My driver picks up the unit next week so the family is very excited!









I highly recommend Funtime and David, they are worth the trip if you have to travel.

I'll update on the delivery process when it arrives.


----------



## ee4308 (Aug 23, 2005)

Deeta,

Congratulations on your deal. sunny Glad to hear you saved some $$$ and are satsified with your dealer/salesperson. Good luck and let you know when it comes in.


----------



## old_tidefan (Nov 23, 2005)

Hope you enjoy yours (and this site) as much as we are!

Happy Camping


----------



## HootBob (Apr 26, 2004)

Glad to hear that you got a good deal









Don


----------



## huntr70 (Jul 8, 2005)

It sounds like you got yourself a good deal!!!

Congrats!!

Steve


----------



## tdvffjohn (Mar 10, 2005)

Sometimes bad luck turns into Good.

Enjoy the new trailer and if you need help with ideas for mods see my gallery









John


----------



## Oregon_Camper (Sep 13, 2004)

Deeta said:


> Purchase update!
> 
> Dealership in So CA had scratched the floor of the unit we were getting and told us the replacement would be in this week. We decided to wait rather than have them fix it. As of yesterday, no unit, no calls, no reply from salesman.
> 
> ...


Sounds like a great deal. Only issue I would have is what if something is wrong with the unit that is shipped? Who do you go to for repair? Your local guy isn't going to be too helpful knowing you left him high and dry.


----------



## Deeta (Dec 31, 2005)

Yes, I've thought a lot about the repair issue but have come to the conclusion that any minor issues (stuck drawer, loose screws etc.) I always do myself anyway and probably do better job. The closest OB dealers are 1-2 hours away anyway. Appliances are warranted by the appliance mfg (like tires are) so my local Campingworld or other dealer can warranty those. Keystone only repairs, if any would then have to go to a dealer but my line would probably be "Hi, we just moved here..."

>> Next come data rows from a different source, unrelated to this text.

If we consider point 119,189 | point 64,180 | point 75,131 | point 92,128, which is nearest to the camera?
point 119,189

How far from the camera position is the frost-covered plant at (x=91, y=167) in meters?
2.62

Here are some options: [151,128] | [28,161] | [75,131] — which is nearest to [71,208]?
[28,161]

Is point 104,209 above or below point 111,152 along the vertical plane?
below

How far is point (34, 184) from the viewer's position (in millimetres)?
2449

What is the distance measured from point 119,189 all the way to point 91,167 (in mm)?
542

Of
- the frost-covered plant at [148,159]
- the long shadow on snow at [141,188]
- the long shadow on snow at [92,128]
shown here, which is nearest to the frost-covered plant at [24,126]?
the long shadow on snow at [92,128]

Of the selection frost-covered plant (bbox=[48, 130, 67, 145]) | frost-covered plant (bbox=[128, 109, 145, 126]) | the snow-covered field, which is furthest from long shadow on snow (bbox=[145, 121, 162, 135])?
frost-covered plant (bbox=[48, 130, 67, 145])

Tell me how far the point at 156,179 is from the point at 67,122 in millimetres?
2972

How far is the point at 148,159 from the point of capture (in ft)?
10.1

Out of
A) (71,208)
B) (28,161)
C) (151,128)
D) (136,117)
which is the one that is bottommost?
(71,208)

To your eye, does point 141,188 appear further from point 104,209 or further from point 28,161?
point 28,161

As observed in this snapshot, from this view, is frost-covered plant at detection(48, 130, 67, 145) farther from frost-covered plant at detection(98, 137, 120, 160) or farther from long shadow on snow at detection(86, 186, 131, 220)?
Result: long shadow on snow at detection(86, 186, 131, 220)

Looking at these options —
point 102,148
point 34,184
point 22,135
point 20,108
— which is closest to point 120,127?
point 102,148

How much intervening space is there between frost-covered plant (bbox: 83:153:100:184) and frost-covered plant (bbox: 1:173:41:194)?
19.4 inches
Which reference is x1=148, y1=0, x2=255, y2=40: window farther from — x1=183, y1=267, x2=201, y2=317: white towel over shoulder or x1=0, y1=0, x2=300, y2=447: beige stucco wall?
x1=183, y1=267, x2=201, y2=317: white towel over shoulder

Besides I saved enough to put up with any hassles and I'm VERY tenacious if Keystone gave me any flak!


----------



## wolfwood (Sep 19, 2005)

Congrats! Tenacity certainly does pay off. One would think that those guys who say they're in business to sell - but don't return calls, etc. - would, someday, learn just a little something about Customer Service. It ain't over 'till that lady sings.. GOOD FOR YOU!


----------



## Deeta (Dec 31, 2005)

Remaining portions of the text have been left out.